▸ BRANO DEL DOCUMENTO:
####
Perdono di colpa e di pena


Persino durante il lungo Scisma d’Occidente gli Anni Santi furono celebrati rispettando il loro scopo specifico, che è quello di offrire ai pellegrini misericordia e pace


di Serena Ravaglioli


Fra il 1390 e il 1423 furono celebrati ben tre anni santi. Lo svolgimento di tutti e tre si lega in qualche modo allo Scisma d’Occidente, la grave spaccatura avvenuta nella Chiesa nel 1378 dopo l’elezione al soglio pontificio di Urbano VI, quando i cardinali francesi, che non avevano voluto riconoscere il nuovo Papa italiano, ne avevano eletto un altro con il nome di Clemente VII. Per quarant’anni il papa da Roma e l’antipapa da Avignone andarono avanti scomunicandosi a vicenda – e scomunicando l’uno i fedeli dell’altro, sicché il provvedimento finì per riguardare l’intero orbe cattolico – e affrontandosi in armi.
####
▸ RECORD:
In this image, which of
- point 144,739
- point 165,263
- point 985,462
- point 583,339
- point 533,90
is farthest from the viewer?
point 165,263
####
▸ CONSEGNA:
Trascrivi fedelmente il brano sugli Anni Santi iniziando da "di Serena Ravaglioli" e terminando con "affrontandosi in armi.". I record non hanno alcun ruolo in questo lavoro.

▸ RISPOSTA:
di Serena Ravaglioli


Fra il 1390 e il 1423 furono celebrati ben tre anni santi. Lo svolgimento di tutti e tre si lega in qualche modo allo Scisma d’Occidente, la grave spaccatura avvenuta nella Chiesa nel 1378 dopo l’elezione al soglio pontificio di Urbano VI, quando i cardinali francesi, che non avevano voluto riconoscere il nuovo Papa italiano, ne avevano eletto un altro con il nome di Clemente VII. Per quarant’anni il papa da Roma e l’antipapa da Avignone andarono avanti scomunicandosi a vicenda – e scomunicando l’uno i fedeli dell’altro, sicché il provvedimento finì per riguardare l’intero orbe cattolico – e affrontandosi in armi.